Gregg Araki forme avec Larry Clarke, Harmony Korine et Gus Van Sant un quatuor majeur des réalisateurs américains actuels spécialisés dans l’adolescense. Chacun sa patte bien définie, du frontal, de l’expérimental, de l’éthéré, il y en a pour tous les goûts. Je n’avais vu que Mysterious Skin d’Araki, mais on retrouve immédiatement son goût pour les marginaux, les couleurs flashys et la bonne musique (ici c’est un peu la compilation des meilleurs synthés des années 80, avec Depeche Mode, Talk Talk, Tears for Fears, New Order et j’en passe). Pas difficile avec tout ça de se sentir plongé en 1988.
Encore une fois le sujet va être le mal-être adolescent, mais abordé avec un angle assez original qui est celui du thriller. Coïncidence étonnante d’avoir le même mois trois films articulés autour d’une disparition, avec Gone Girl et Horns, et le faisant tous d’une manière radicalement différente. Pas de fantastique, d’examen du couple au scalpel ou de battage médiatique ici, la mère de l’héroïne disparaît, point. On sait dès le début que l’enquête n’a rien donné, et que l’on va plutôt suivre cette fille qui essaie tant bien que mal de se construire après un évènement tragique et surtout resté sans réponse. Il se maintient pourtant de vagues soupçons autour de son père qui donnent une ambiance particulière au film, mais comme dans les deux autres films cités, ils existent surtout parce qu’il est le coupable idéal aux yeux de tous.

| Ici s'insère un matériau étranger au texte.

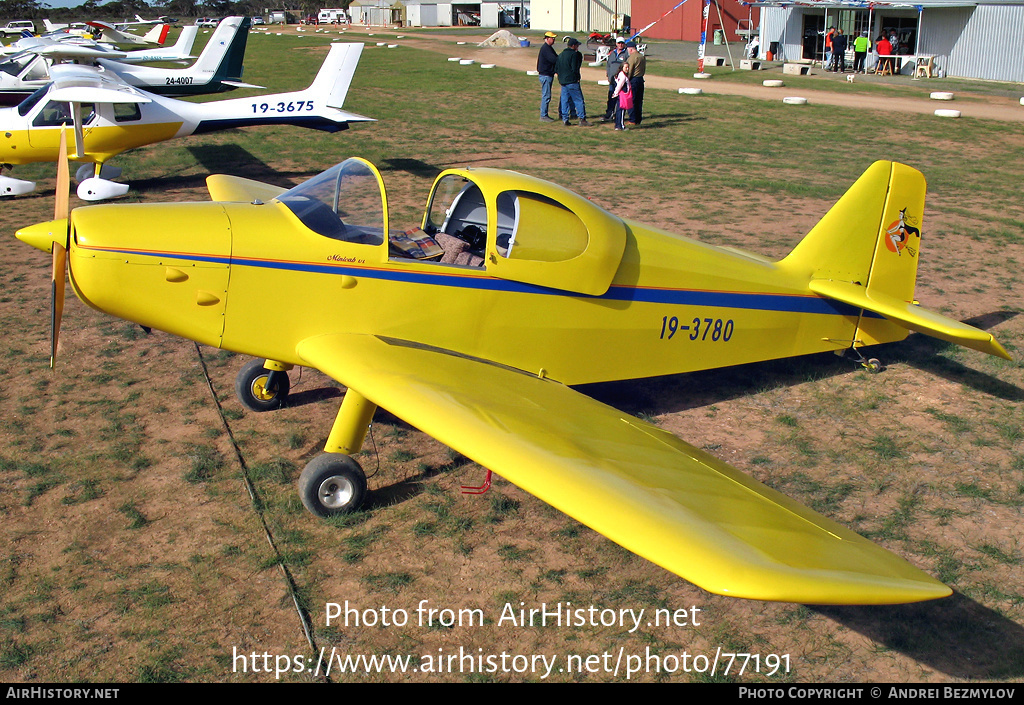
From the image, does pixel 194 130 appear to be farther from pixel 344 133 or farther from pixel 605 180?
pixel 605 180

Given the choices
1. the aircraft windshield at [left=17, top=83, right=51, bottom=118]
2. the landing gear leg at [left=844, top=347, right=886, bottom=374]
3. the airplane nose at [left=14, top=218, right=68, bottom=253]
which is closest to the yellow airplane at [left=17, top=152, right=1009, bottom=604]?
the airplane nose at [left=14, top=218, right=68, bottom=253]

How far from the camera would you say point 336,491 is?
4977mm

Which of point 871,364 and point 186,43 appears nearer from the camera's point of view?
point 871,364

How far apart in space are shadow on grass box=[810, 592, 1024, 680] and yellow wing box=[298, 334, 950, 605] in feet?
2.71

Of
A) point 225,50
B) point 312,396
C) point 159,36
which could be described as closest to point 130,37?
point 159,36

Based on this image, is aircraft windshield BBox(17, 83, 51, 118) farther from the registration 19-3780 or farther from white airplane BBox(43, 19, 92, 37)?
white airplane BBox(43, 19, 92, 37)

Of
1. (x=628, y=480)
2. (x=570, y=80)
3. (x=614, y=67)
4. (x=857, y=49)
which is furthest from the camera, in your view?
(x=857, y=49)

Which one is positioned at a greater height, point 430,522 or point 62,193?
point 62,193

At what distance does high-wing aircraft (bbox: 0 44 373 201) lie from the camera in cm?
1279

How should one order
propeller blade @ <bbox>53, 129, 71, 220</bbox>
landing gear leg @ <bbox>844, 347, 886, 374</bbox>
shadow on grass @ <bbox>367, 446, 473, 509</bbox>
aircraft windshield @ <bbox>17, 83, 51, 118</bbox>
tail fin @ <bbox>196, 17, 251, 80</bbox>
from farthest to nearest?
tail fin @ <bbox>196, 17, 251, 80</bbox> → aircraft windshield @ <bbox>17, 83, 51, 118</bbox> → landing gear leg @ <bbox>844, 347, 886, 374</bbox> → propeller blade @ <bbox>53, 129, 71, 220</bbox> → shadow on grass @ <bbox>367, 446, 473, 509</bbox>

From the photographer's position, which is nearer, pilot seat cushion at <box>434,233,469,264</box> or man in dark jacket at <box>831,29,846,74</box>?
pilot seat cushion at <box>434,233,469,264</box>

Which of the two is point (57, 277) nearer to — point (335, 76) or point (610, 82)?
point (335, 76)

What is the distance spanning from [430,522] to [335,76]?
1288 centimetres

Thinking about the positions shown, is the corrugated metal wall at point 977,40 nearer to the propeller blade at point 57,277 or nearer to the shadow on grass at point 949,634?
the shadow on grass at point 949,634
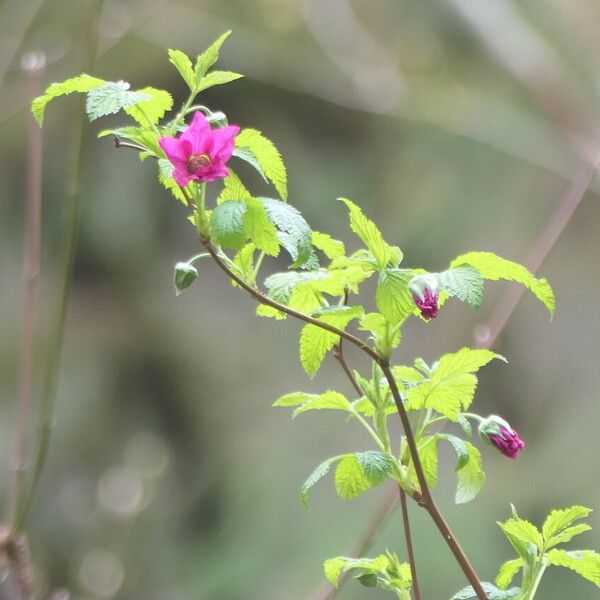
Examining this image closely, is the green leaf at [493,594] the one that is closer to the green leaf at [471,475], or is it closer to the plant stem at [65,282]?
the green leaf at [471,475]

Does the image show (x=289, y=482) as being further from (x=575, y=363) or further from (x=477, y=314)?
(x=575, y=363)

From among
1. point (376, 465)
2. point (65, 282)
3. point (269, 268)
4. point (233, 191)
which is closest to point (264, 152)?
point (233, 191)

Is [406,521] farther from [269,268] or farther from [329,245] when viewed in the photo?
[269,268]

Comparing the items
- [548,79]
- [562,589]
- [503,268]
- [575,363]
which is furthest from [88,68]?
[575,363]

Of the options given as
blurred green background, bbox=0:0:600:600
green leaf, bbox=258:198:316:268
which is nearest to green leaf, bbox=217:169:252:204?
green leaf, bbox=258:198:316:268

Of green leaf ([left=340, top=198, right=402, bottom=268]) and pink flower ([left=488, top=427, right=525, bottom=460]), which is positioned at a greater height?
green leaf ([left=340, top=198, right=402, bottom=268])

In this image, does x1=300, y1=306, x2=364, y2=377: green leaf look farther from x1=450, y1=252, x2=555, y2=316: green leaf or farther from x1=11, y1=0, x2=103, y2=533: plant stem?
x1=11, y1=0, x2=103, y2=533: plant stem
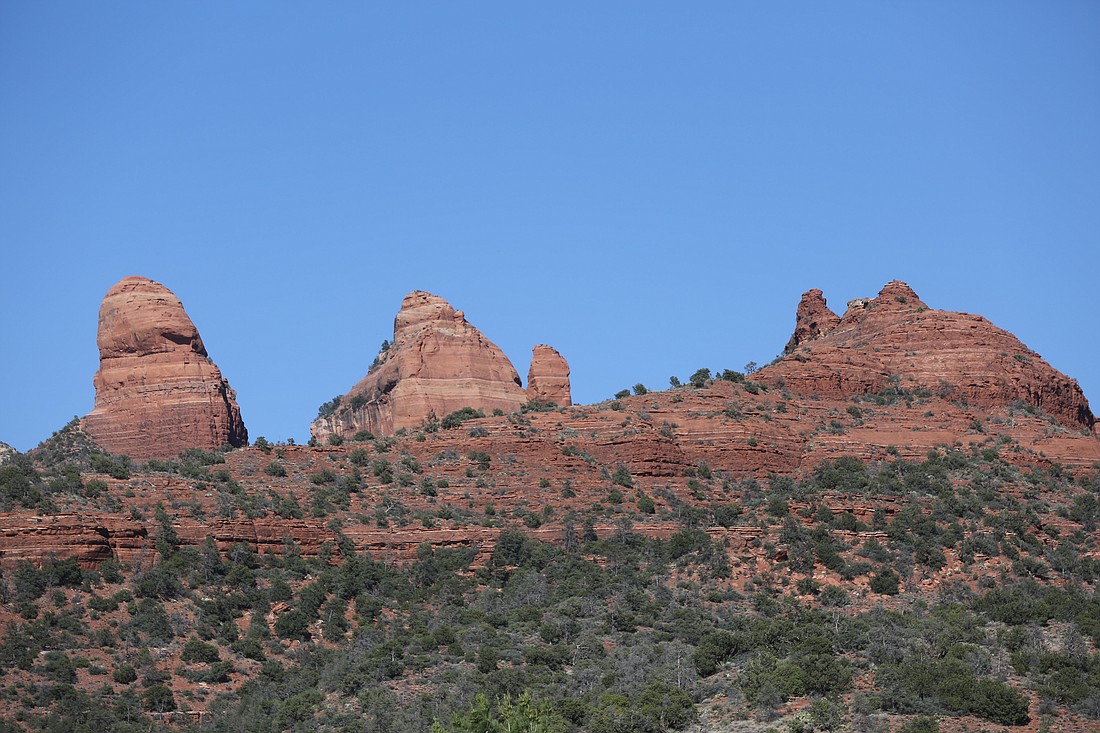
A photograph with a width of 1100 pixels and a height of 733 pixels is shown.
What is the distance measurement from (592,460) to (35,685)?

Ici aussi les performances d’acteur sont décisives pour emporter l’adhésion à cette histoire somme toute assez simple, et ils ne sont pas en reste. Eva Green bien sûr, on accrochera ou pas du tout à son rôle désormais bien rôdé de femme hautaine et glaciale, à la limite de cabotiner parfois mais semblant se régaler à jouer de cette image. Christopher Meloni est parfait lui aussi dans le rôle du père soumis à sa femme, simple et honnête comme le Ben Affleck de Gone Girl. De même il est toujours plaisant de revoir Thomas Jane dans un bon rôle, lui qui n’est pas forcément gâté ces dernières années.
En tout cas il ne faut pas y aller pour voir un thriller, vous risqueriez d’être déçus, mais c’est un bon moyen de découvrir Araki avec un film très accessible, qui sans être majeur reste une agréable surprise.